*Work to complete:*
A. List every person in the passage on Laodike and the Arsakid marriages whose name includes a Roman numeral, written as the passage gives it.
B. In the passage on Laodike and the Arsakid marriages, what reason does Cassius Dio give for the killing of Laodike's sons?
C. Go on with the passage on Laodike and the Arsakid marriages, starting right after its last sentence.

***** Text passage *****

The frequency of the name Laodike at the Seleukid court36 makes it hard to discern, if she is
identical with a certain “queen/lady Laodike” mentioned in a fragmentary cuneiform tablet
from 140 BCE, the wife of a certain Antiochos, probably Antiochos VI Epiphanes, rival king to
Demetrios II.37 In this case, the union did not originate from a bilateral agreement, but was the
result of the imposition of the Arsakids’ will. The intermarriage was the groundwork for future
relations and also a sign of growing Parthian strength in the era of declining Seleukid power in
the ancient Near East.
Sometime in the mid-first century BCE, Orodes II (58/57–38 BCE) married another
Laodike, daughter of Antiochos I Theos of Kommagene. According to a memorial inscription
from Karakuş in Kommagene set by her brother Mithridates II (king of Kommagene 36–30
BCE), Laodike bore the title “queen” (SEG 33.1215, Kb. 3–5): “queen Laodike, sister of the
king [Mithradates II] and wife of Orodes, king of kings” (βασίλισσης | Λαοδίκης, βασιλέ[ως
ἀ]δελφῆς καὶ βασιλέως | βασιλέων ᾿Ορώδ[ου γυν]αικός).38 That Laodike’s sons were murdered
by Phraates IV in 38 BCE is evidence for the repeated amphimetric strife39 between potential
heirs—often sons from different mothers to the throne—but also for the endangered position
of royal women. Cassius Dio (49.23.3–4; cf. also Just. 42.5.1) explains that her sons were killed
because they had a higher position at court through their virtue and their maternal lineage than
Phraates. In fact, their murder could have easily been justified because of their lesser descent as
being only half Arsakids.

***** Data excerpt *****

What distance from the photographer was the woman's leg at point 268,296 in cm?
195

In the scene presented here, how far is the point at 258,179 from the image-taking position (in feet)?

*****

*Responses to the tasks:*
A.
Antiochos VI Epiphanes
Demetrios II
Orodes II
Antiochos I Theos
Mithridates II
Phraates IV

B. According to Cassius Dio, her sons were killed because their virtue and their maternal lineage gave them a higher position at court than Phraates.

C.
Phraates himself continued a tradition of exogamy, when he chose a certain Kleopatra as
one of his four wives and “queens” (Avrōmān II, l. 2/B), probably stemming from a Hellenistic
dynasty. Unfortunately, we do not know if they had children at all or what status their children
might have had. Royal women from non-Iranian dynasties provided for legitimate offspring,
but in times of throne disputes, lack of “pure” Arsakid bloodline was an easy excuse to exclude
their children from the throne.
An example of more direct political influence by a “secondary woman” at her nuptial court
is recorded by Josephus (AJ 18.353–66).40 Probably referring to a folk tale, he asserts that
Artabanos II married his daughter to one of his relatives named Mithradates, a certain Parthian
noble from Babylonia, who was probably at least a landlord or local satrap.This Mithradates was
captured by a Jewish Babylonian rebel around 35 CE and later released by him when the rebel
recognized the high position of his captive. After returning home, his wife forced Mithradates
to take revenge on the Jews. As he hesitated, the Arsakid princess threatened him with divorce.
Besides the long-known topos of the weak “Oriental” who acts only when his wife compels
him, the story illustrates the potential female influence at a local or vassal court. It indicates that
members of the Arsakid clan could (and sometimes did) intervene in the political affairs of their
nuptial houses.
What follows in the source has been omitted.